Здание инженерного училища, находящееся на углу улиц Рейнштайнштрассе и Цвизеелештрассе, стало всемирно знаменитым в мае 1945 года, когда в его столовой в ночь с 8 на 9 мая маршалом Г. К. Жуковым и представителями союзного верховного командования, с одной стороны, а также представителем германского верховного командования, с другой стороны, был подписан Акт о безоговорочной капитуляции германских вооруженных сил на суше, на море и в воздухе. С германской стороны, в последний раз взмахнув своим маршальским жезлом, поражение гитлеровской империи засвидетельствовал фельдмаршал Кейтель. Формально Вторая мировая война в Европе закончилась в 22 часа 43 минуты по берлинскому времени 8 мая, или в 00 часов 43 минуты по московскому. Всего-навсего двухчасовая разница во времени между берлинским и московским разделила праздник на два: в Германии и Западной Европе он отмечается 8 мая, а у нас – уже на следующий день, 9-го…
Вместе с сотрудником отдела поехали к рейхстагу. Берлинцы, в большинстве женщины, занимались разборкой развалин. Выстроившись в длинные цепочки, они передавали друг другу, укладывая в штабели или сразу в машины, обломки камней и кирпичей со словами: «Битте шён. Данке шён» (Спасибо. Пожалуйста. – Нем.). И никаких криков, споров. Лица запыленные, сумрачные, но иногда кто-то все-таки шутил, и тогда лица озарялись улыбками.
======
> _Задача_
Продолжите текст о Берлине в мае 1945 года, начав сразу после его последнего предложения. Записи взяты из другого источника.
======
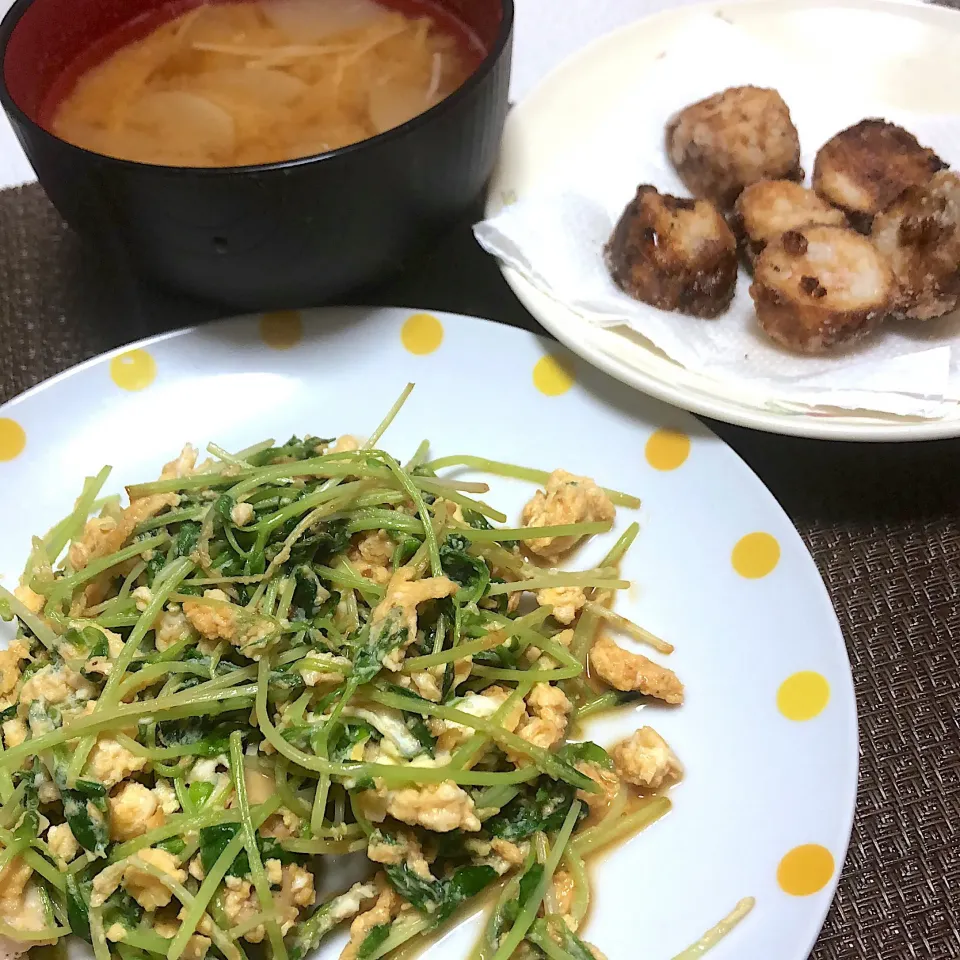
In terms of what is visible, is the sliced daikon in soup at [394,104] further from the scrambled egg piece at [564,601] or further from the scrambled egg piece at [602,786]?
the scrambled egg piece at [602,786]

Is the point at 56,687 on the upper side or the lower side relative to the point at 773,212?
lower

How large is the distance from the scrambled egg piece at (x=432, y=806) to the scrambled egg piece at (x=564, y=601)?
27 centimetres

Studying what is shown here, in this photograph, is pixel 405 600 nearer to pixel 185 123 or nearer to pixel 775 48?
pixel 185 123

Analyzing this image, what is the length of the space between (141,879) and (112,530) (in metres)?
0.43

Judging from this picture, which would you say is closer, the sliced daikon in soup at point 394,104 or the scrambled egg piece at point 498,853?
the scrambled egg piece at point 498,853

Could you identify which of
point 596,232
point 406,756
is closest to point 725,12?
point 596,232

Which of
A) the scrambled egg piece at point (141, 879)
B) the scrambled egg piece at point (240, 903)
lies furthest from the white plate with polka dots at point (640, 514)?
the scrambled egg piece at point (141, 879)

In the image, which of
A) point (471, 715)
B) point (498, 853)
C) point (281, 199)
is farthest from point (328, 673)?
point (281, 199)

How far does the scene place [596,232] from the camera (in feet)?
4.96

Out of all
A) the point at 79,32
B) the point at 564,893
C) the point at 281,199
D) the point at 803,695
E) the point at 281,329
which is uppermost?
the point at 79,32

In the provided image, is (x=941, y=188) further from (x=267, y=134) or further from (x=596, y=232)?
(x=267, y=134)

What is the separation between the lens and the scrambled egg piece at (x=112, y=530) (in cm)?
120

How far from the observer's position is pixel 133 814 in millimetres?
1036

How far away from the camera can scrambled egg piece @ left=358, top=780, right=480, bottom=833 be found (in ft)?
3.27
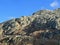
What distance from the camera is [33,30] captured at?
89125mm

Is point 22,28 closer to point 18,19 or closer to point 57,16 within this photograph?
point 18,19

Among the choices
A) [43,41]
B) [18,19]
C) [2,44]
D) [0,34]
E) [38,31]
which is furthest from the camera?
[18,19]

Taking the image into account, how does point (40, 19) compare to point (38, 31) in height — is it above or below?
above

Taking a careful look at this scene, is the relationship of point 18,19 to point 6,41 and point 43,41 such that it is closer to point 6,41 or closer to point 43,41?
point 6,41

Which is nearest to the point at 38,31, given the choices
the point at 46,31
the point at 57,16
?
the point at 46,31

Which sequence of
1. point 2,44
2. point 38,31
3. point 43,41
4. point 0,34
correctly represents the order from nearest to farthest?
point 43,41 < point 2,44 < point 38,31 < point 0,34

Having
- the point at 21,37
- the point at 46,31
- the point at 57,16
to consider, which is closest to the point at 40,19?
the point at 57,16

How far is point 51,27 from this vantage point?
88.5m

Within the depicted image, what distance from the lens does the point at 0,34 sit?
91500 mm

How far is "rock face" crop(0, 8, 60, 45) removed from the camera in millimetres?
76688

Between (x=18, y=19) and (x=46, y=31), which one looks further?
(x=18, y=19)

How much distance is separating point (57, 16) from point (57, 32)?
15.5 metres

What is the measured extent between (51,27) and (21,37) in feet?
49.1

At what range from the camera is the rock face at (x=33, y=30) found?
7669 centimetres
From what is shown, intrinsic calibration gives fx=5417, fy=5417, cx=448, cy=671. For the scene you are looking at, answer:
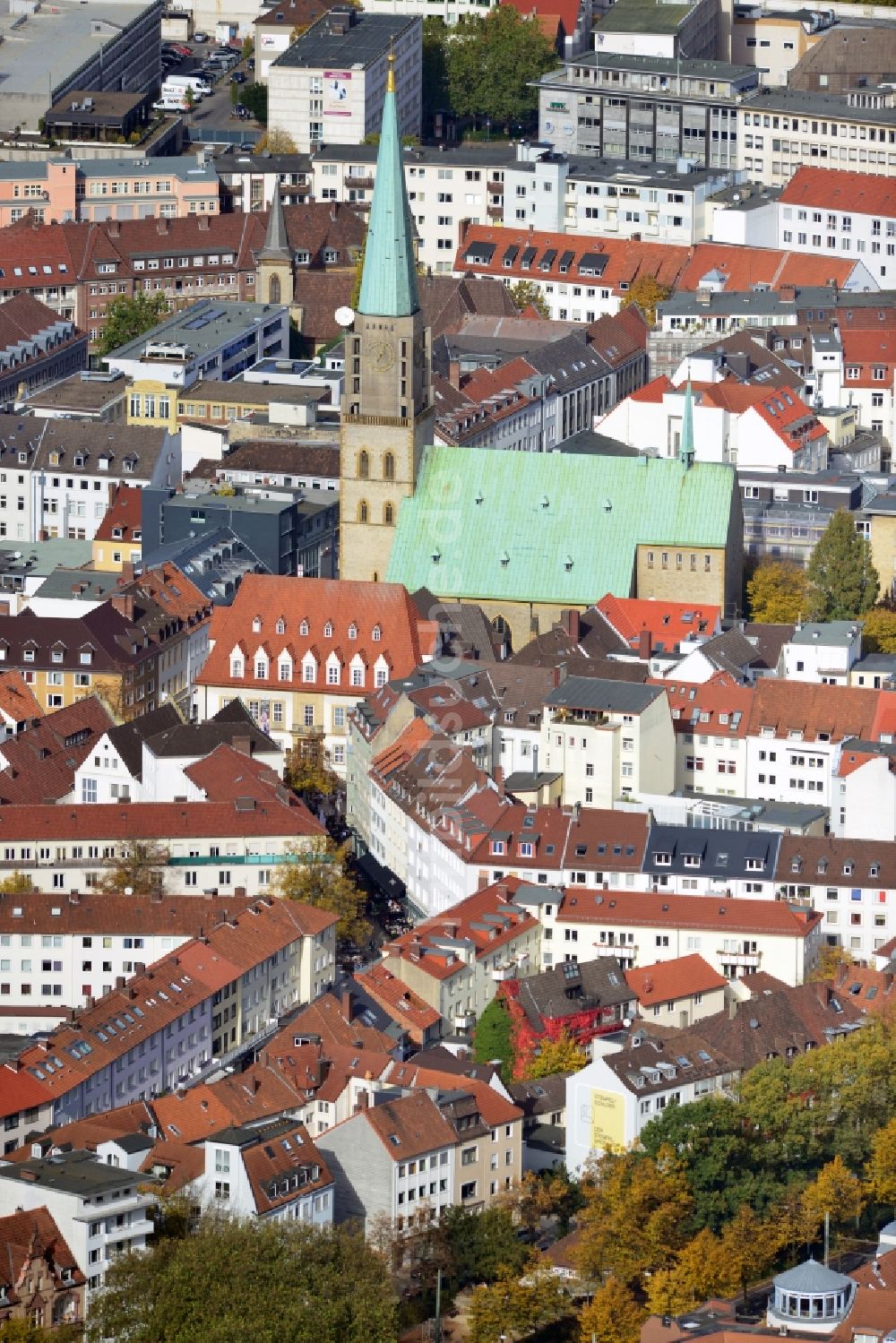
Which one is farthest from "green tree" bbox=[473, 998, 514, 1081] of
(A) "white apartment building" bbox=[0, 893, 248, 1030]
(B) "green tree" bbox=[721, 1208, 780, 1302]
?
(B) "green tree" bbox=[721, 1208, 780, 1302]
======
> _Ответ_
Во время бомбежек и уличных боев в руины были превращены большая часть домов и даже целые кварталы. Повсюду торчали чудом сохранившиеся стены с остатками архитектурных деталей, ребрами скелета вдруг выглядывали обгорелые стропила, или как чудо взору являлась лестничная клетка с маршем целых ступеней. Многие улицы оказались погребенными под обрушившимися зданиями и разбитой военной техникой. Можно было ехать только по пробитым советскими танками или уже расчищенным жителями проходам. Кружа по объездам, переваливаясь с боку на бок, ныряя в какие-то проломы стен, маневрируя меж висячих скрюченных металлических балок, воронок от разрывов снарядов и бомб, мы с трудом пробирались вперед. Отовсюду доносился кислый запах сгоревшего пороха и взрывчатки, бил в нос запах погребенных под обломками зданий разлагающихся трупов. На зубах хрустела носившаяся в воздухе каменная пыль. Издалека была видна длинная Аллея побед торчащими на высоких постаментах черными и позеленевшими бронзовыми фигурами одетых в монашеские мантии и рыцарские доспехи германских правителей от средневековья до наших дней, выстроившихся в две шеренги, как на параде. Строй заметно поредел: многие фигуры были сброшены взрывами, а оставшиеся основательно изуродованы осколками. На краю парка возвышалась белая, увенчанная золоченым ангелом, держащим позеленевший венок, Колонна победы, установленная в ознаменование победы над Францией в 1871 году. Ярусами до самого верха колонны в небольших нишах стояли стволы трофейных французских пушек…
Мой попутчик рассказывал о событиях первых послевоенных дней, которым он был свидетелем.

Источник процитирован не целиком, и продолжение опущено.